> _REQUEST_
Transcribe the comment thread below about Graduate hotels, award upgrades, and airline lounges, word for word and in full.

> _READING PASSAGE_

※

NYC is college town???

Andrew

Excited about the Graduate hotels potential to join Hilton. I haven’t stayed at one yet but have seen them popping up in college towns I’ve lived in or visited, and they are very nice. In small towns they might be among the best hotels in town and in larger cities are still one of the better options if you are attending events in that part of town.

Some interesting potential as a good spots to stay in larger cities. The location under construction in Austin is steps from the capitol building. In Madison it’s practically on the waterfront. The Tucson location is just off campus from where I lived there, right on the street car line to downtown & 4th Ave with a cool looking rooftop pool. If they keep expanding into more urban campuses it will offer some potential for good redemptions during big festivals and events in those cities.

Lee

Regarding upgrades, award inventory is the problem. And, we’ve seen how airlines have become with granting premium cabin award inventory to partners. So, forgive me if I’m skeptical that we’ll hear anything other than anecdotal reports of upgrades. When we hear that AA has opened up FF award inventory on transcon flights (other than oh-dark-thirty departure times) to partners, wake me up.

YoniPDX

RIP Concorde Room – was really nice perk when flying BA First pre-C19, the cabana’s were nice as well but they converted them all to showers

Last edited 2 months ago by YoniPDX
Lee

It’s still nice. The real tragedy is the loss of the JFK T7 Concorde Room. The Chelsea Lounge is no comparison — a victim of AA’s cost containment mantra.

YoniPDX

@Lee
Agreed but the loss of Spa treatments, Cabanas, and Laurent Perrier Grand Siecle champagne devalues the CR experience (while not the best F hard/soft product available) its become more mediocre – the mixed FA crew (noobs with the tenured FA) crew interaction is truly a crap shot. Unionized FA in IAG ranks, unlike ME3 – stop the aging out of FA over 30 as well as attentive FA’s (ME3 FA’s are always worried about being terminated over poor performance or complaints – they also tend to be sourced from developing nations and they are paid a much higher wage than they can earn locally).

※

> _DATA EXTRACTS_

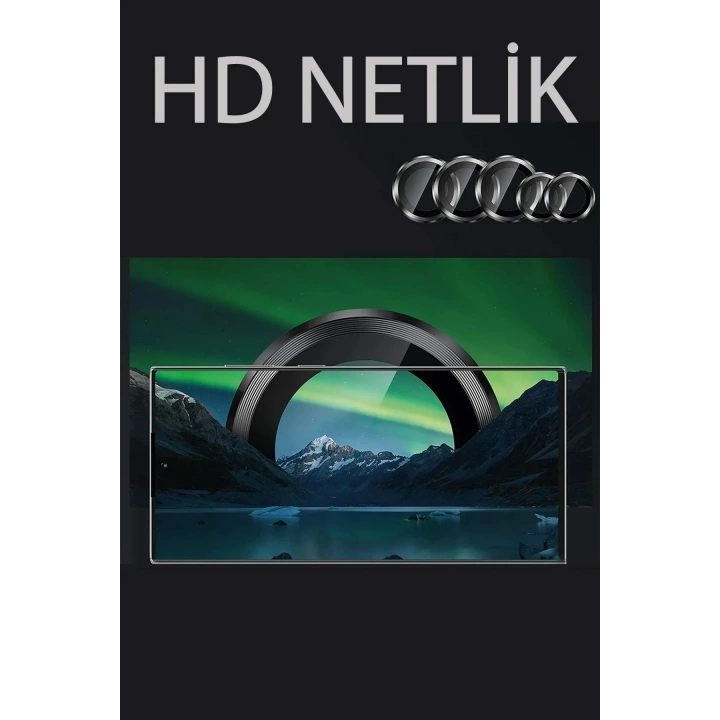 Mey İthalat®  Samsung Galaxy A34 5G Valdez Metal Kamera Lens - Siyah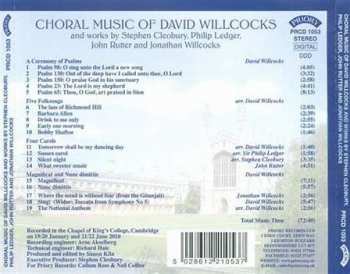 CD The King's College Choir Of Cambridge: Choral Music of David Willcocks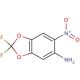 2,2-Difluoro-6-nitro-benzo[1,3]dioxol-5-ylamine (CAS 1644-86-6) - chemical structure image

※

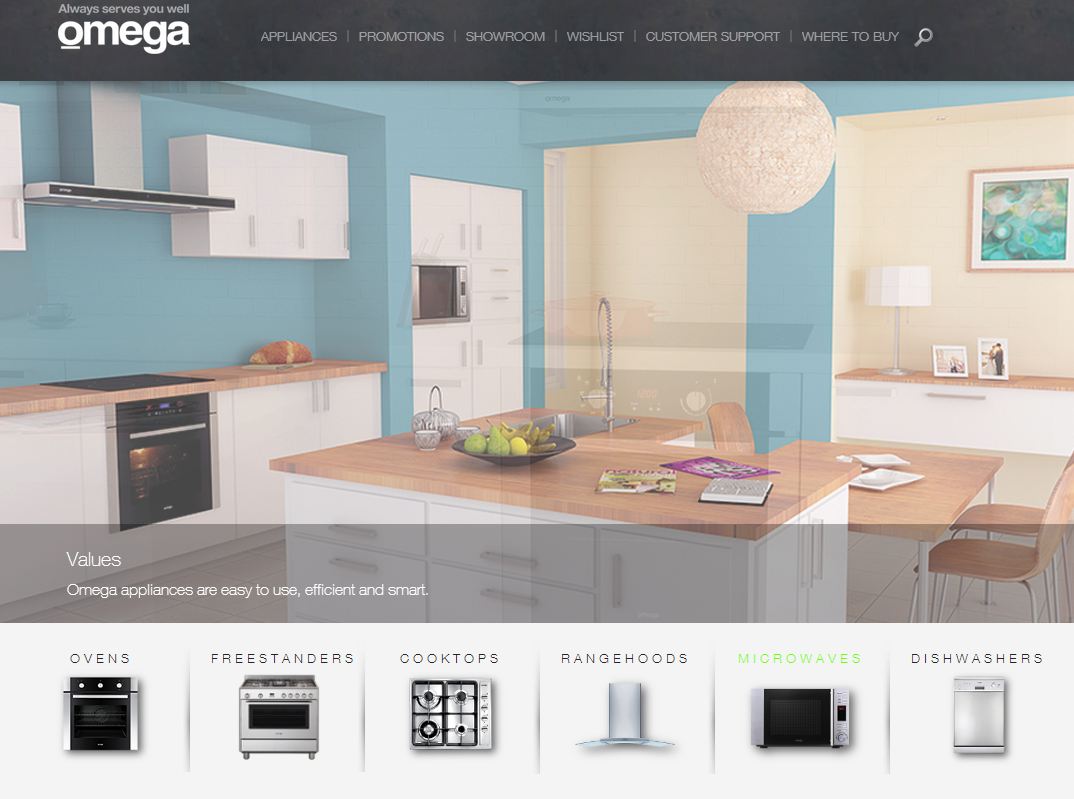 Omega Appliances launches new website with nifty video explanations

※

> _REPLY_
NYC is college town???

Andrew

Excited about the Graduate hotels potential to join Hilton. I haven’t stayed at one yet but have seen them popping up in college towns I’ve lived in or visited, and they are very nice. In small towns they might be among the best hotels in town and in larger cities are still one of the better options if you are attending events in that part of town.

Some interesting potential as a good spots to stay in larger cities. The location under construction in Austin is steps from the capitol building. In Madison it’s practically on the waterfront. The Tucson location is just off campus from where I lived there, right on the street car line to downtown & 4th Ave with a cool looking rooftop pool. If they keep expanding into more urban campuses it will offer some potential for good redemptions during big festivals and events in those cities.

Lee

Regarding upgrades, award inventory is the problem. And, we’ve seen how airlines have become with granting premium cabin award inventory to partners. So, forgive me if I’m skeptical that we’ll hear anything other than anecdotal reports of upgrades. When we hear that AA has opened up FF award inventory on transcon flights (other than oh-dark-thirty departure times) to partners, wake me up.

YoniPDX

RIP Concorde Room – was really nice perk when flying BA First pre-C19, the cabana’s were nice as well but they converted them all to showers

Last edited 2 months ago by YoniPDX
Lee

It’s still nice. The real tragedy is the loss of the JFK T7 Concorde Room. The Chelsea Lounge is no comparison — a victim of AA’s cost containment mantra.

YoniPDX

@Lee
Agreed but the loss of Spa treatments, Cabanas, and Laurent Perrier Grand Siecle champagne devalues the CR experience (while not the best F hard/soft product available) its become more mediocre – the mixed FA crew (noobs with the tenured FA) crew interaction is truly a crap shot. Unionized FA in IAG ranks, unlike ME3 – stop the aging out of FA over 30 as well as attentive FA’s (ME3 FA’s are always worried about being terminated over poor performance or complaints – they also tend to be sourced from developing nations and they are paid a much higher wage than they can earn locally).